1から9の数字で同じ数字が連続している部分を抜き出します。[1-9]+では、443355などにマッチしてしまい、同じ数字の連続を取り出すことができません。

同じ数字の連続を取り出すのには、後方参照を使用します。後方参照は、カッコでキャプチャした部分を、\1の形式で正規表現中で参照できる機能です。同じ数字が2回連続で出現する正規表現([0-9])\1で表すことができます。今回は、1から9の数字の1回以上の連続を取り出したいので、正規表現([1-9])\1*となります。

String.scan( scan (String) - Rubyリファレンス )で正規表現にマッチする部部分を繰り返し取得します。

ここまでをコードにしていきます。

class FeaturePhone
  def digits_to_alphabet(digits_line)
    digits_line.scan(/([1-9])\1*/)
  end
end

入力が0005555555533444824440000の場合の実行結果です。連続した部分の先頭の文字列が取得できました。これはカッコでキャプチャした部分です。

[["5"], ["3"], ["4"], ["8"], ["2"], ["4"]]

マッチする部分全体を取得するため、キャプチャのカッコを追加します。後方参照の\1\2に変更します。

class FeaturePhone
  def digits_to_alphabet(digits_line)
    digits_line.scan(/(([1-9])\2*)/)
  end
end

入力が0005555555533444824440000の場合の実行結果です。連続した数字が取得できました。
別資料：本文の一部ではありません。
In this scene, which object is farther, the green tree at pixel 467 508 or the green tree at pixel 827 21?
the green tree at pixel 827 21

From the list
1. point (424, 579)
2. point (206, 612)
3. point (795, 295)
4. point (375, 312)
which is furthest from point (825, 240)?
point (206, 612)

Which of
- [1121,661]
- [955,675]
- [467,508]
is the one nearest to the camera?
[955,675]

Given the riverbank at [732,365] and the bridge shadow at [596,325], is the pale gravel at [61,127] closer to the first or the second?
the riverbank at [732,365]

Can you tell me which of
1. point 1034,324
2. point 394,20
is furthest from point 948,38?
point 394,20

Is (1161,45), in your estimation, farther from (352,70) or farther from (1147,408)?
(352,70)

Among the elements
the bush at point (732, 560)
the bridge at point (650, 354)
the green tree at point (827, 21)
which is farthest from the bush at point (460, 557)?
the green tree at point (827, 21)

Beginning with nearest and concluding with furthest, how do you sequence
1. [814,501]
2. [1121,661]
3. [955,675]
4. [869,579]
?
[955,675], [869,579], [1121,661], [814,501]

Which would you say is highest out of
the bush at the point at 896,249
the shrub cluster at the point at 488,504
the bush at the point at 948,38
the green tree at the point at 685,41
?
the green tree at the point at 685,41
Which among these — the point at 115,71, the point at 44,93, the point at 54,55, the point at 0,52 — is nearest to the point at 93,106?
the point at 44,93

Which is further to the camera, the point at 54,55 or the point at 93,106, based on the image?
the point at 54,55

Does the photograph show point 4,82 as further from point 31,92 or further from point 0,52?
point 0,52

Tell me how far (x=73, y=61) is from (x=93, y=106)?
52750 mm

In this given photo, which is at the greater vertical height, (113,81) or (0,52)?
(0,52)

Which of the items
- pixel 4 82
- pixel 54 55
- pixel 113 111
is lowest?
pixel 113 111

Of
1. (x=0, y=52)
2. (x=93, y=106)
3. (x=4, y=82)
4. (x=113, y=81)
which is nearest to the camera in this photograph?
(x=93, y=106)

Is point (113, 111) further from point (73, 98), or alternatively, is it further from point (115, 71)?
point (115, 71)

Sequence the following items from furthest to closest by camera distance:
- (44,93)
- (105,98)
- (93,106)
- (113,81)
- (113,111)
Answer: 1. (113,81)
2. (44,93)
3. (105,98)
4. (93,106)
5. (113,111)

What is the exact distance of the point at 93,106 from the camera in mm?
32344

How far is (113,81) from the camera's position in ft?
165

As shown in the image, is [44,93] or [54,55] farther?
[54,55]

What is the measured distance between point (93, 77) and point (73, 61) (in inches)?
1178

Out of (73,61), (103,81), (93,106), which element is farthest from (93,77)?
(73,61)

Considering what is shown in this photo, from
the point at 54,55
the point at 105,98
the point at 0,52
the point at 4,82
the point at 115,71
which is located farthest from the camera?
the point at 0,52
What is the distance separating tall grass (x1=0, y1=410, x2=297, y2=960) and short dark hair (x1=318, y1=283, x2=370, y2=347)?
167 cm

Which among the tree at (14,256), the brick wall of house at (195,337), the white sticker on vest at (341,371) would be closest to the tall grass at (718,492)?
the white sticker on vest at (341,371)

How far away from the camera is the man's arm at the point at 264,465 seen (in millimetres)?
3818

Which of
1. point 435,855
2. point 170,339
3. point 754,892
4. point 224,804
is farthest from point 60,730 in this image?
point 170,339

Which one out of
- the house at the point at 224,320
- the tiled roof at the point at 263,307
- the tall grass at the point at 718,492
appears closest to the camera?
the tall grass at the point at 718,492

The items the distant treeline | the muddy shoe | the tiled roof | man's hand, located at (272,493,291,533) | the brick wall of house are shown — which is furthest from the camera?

[["55555555", "5"], ["33", "3"], ["444", "4"], ["8", "8"], ["2", "2"], ["444", "4"]]

連続した数字列と最初のの数字の2つをmapに渡します。 多重代入を使用して、配列の1番目と2番目をそれぞれ別の変数に代入します。

class FeaturePhone
  BUTTONS = {
    '1' => ['.', ',', '!', '?', ' '],
    '2' => %w[a b c],
    '3' => %w[d e f],
    '4' => %w[g h i],
    '5' => %w[j k l],
    '6' => %w[m n o],
    '7' => %w[p q r s],
    '8' => %w[t u v],
    '9' => %w[w x y z]
  }.freeze

  def digits_to_alphabet(digits_line)
    digits_line.scan(/(([1-9])\2*)/).map {|digits, digit|
      button_values = BUTTONS[digit]
      button_values[(digits.length - 1) % button_values.length]
    }.join
  end
end

そのほかの部分は前回の記事と一緒ですので、参考にどうぞ。